> **Material to process**
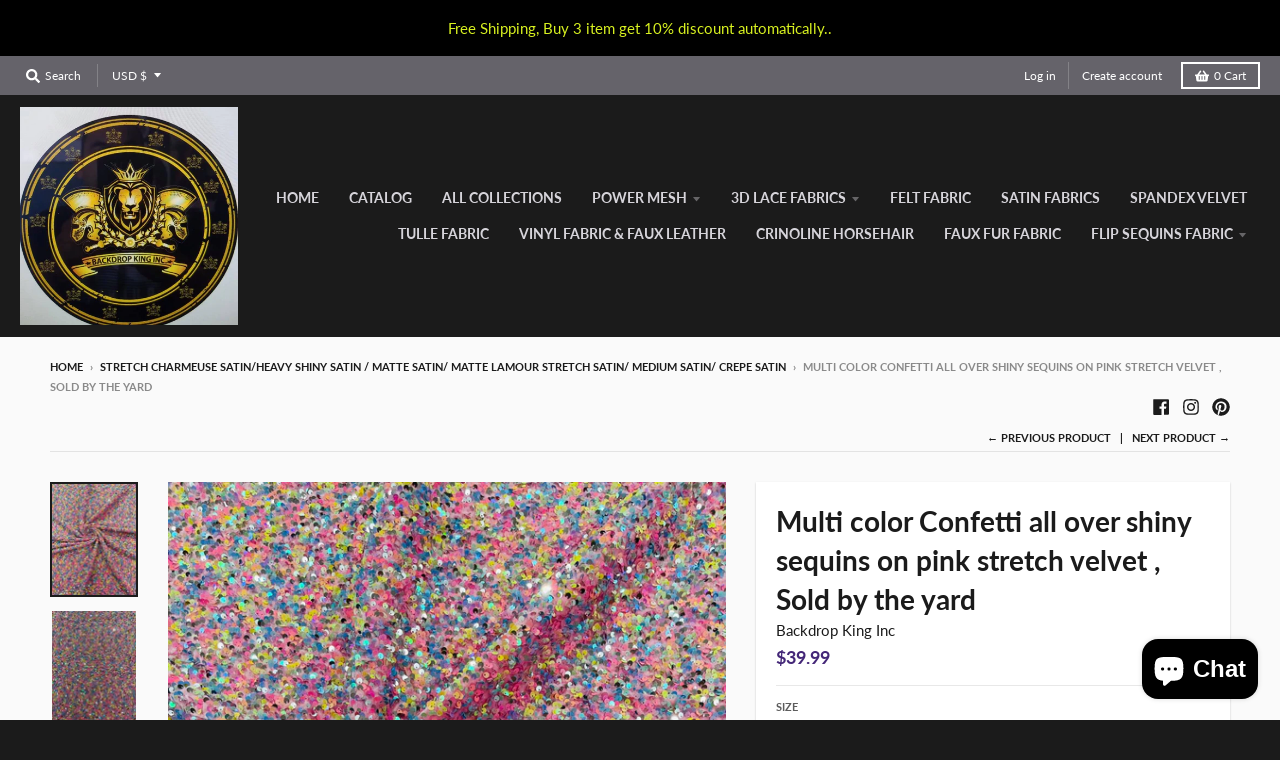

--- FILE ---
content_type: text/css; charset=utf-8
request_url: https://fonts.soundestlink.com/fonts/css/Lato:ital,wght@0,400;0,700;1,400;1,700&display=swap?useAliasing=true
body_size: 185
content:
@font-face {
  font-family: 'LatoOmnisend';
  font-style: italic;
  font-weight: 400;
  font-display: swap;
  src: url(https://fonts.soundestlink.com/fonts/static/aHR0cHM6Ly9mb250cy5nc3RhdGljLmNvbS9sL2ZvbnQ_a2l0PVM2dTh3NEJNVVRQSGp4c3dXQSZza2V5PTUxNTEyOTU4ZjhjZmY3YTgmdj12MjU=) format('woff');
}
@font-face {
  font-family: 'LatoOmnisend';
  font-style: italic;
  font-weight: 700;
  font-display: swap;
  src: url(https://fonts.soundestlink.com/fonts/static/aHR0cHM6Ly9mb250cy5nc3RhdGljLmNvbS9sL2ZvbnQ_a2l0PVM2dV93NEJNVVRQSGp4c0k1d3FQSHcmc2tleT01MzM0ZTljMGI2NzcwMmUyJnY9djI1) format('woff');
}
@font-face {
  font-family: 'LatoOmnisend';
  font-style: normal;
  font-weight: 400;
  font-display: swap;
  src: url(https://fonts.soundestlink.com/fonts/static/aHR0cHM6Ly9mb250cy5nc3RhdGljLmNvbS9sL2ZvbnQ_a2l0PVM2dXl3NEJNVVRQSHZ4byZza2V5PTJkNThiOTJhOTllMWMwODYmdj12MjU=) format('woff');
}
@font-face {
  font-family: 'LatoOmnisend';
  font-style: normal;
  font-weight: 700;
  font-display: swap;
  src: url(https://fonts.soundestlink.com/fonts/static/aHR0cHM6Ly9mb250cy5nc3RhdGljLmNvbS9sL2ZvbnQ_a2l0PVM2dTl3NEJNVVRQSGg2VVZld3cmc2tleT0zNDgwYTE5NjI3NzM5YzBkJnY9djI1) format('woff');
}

> **Your goal**
Leave out all pictures, then copy the remaining material exactly.

> **Reply to the exercise**
--- FILE ---
content_type: text/css; charset=utf-8
request_url: https://fonts.soundestlink.com/fonts/css/Lato:ital,wght@0,400;0,700;1,400;1,700&display=swap?useAliasing=true
body_size: 185
content:
@font-face {
  font-family: 'LatoOmnisend';
  font-style: italic;
  font-weight: 400;
  font-display: swap;
  src: url(https://fonts.soundestlink.com/fonts/static/aHR0cHM6Ly9mb250cy5nc3RhdGljLmNvbS9sL2ZvbnQ_a2l0PVM2dTh3NEJNVVRQSGp4c3dXQSZza2V5PTUxNTEyOTU4ZjhjZmY3YTgmdj12MjU=) format('woff');
}
@font-face {
  font-family: 'LatoOmnisend';
  font-style: italic;
  font-weight: 700;
  font-display: swap;
  src: url(https://fonts.soundestlink.com/fonts/static/aHR0cHM6Ly9mb250cy5nc3RhdGljLmNvbS9sL2ZvbnQ_a2l0PVM2dV93NEJNVVRQSGp4c0k1d3FQSHcmc2tleT01MzM0ZTljMGI2NzcwMmUyJnY9djI1) format('woff');
}
@font-face {
  font-family: 'LatoOmnisend';
  font-style: normal;
  font-weight: 400;
  font-display: swap;
  src: url(https://fonts.soundestlink.com/fonts/static/aHR0cHM6Ly9mb250cy5nc3RhdGljLmNvbS9sL2ZvbnQ_a2l0PVM2dXl3NEJNVVRQSHZ4byZza2V5PTJkNThiOTJhOTllMWMwODYmdj12MjU=) format('woff');
}
@font-face {
  font-family: 'LatoOmnisend';
  font-style: normal;
  font-weight: 700;
  font-display: swap;
  src: url(https://fonts.soundestlink.com/fonts/static/aHR0cHM6Ly9mb250cy5nc3RhdGljLmNvbS9sL2ZvbnQ_a2l0PVM2dTl3NEJNVVRQSGg2VVZld3cmc2tleT0zNDgwYTE5NjI3NzM5YzBkJnY9djI1) format('woff');
}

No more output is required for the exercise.